*** Block opens ***
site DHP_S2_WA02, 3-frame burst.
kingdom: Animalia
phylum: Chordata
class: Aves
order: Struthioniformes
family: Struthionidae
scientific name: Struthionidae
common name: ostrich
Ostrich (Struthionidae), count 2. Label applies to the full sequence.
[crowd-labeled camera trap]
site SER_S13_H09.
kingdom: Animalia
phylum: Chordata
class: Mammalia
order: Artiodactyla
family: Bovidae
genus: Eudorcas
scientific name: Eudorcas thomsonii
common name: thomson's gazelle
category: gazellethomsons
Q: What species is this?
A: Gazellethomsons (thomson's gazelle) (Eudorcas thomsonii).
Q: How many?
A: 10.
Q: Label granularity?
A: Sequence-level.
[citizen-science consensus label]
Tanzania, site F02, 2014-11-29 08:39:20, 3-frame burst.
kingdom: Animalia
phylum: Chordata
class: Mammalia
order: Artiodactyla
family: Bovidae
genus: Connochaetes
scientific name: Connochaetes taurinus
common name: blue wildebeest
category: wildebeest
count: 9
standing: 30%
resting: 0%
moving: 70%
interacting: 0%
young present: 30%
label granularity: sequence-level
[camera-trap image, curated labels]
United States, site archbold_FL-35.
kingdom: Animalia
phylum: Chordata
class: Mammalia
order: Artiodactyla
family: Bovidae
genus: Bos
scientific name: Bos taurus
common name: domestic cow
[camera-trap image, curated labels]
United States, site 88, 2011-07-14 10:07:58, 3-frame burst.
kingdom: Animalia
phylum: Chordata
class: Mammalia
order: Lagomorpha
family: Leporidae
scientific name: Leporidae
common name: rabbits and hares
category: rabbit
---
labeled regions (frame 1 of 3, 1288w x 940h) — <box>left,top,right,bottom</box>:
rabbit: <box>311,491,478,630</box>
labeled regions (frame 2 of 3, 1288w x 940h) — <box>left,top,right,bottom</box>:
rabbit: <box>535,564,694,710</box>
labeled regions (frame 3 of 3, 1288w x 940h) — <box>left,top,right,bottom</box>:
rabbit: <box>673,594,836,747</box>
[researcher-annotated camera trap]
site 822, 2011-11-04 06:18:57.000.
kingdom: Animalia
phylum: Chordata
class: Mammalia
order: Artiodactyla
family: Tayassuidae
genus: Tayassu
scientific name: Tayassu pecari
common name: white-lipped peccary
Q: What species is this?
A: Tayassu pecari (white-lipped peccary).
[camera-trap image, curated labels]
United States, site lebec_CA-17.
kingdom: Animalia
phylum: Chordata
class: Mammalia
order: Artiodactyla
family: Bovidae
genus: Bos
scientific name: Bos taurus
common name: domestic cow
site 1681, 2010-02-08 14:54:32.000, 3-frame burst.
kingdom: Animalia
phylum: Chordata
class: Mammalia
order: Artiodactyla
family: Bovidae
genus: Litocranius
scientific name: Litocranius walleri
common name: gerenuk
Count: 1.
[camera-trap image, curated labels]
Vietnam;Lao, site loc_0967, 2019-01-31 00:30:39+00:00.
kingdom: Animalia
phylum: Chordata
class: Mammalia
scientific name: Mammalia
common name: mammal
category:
*** Block closes ***
▶ Exercise prompt:
For every line of the data above that contains "burst", copy that line.

▶ Output for this exercise:
site DHP_S2_WA02, 3-frame burst.
Tanzania, site F02, 2014-11-29 08:39:20, 3-frame burst.
United States, site 88, 2011-07-14 10:07:58, 3-frame burst.
site 1681, 2010-02-08 14:54:32.000, 3-frame burst.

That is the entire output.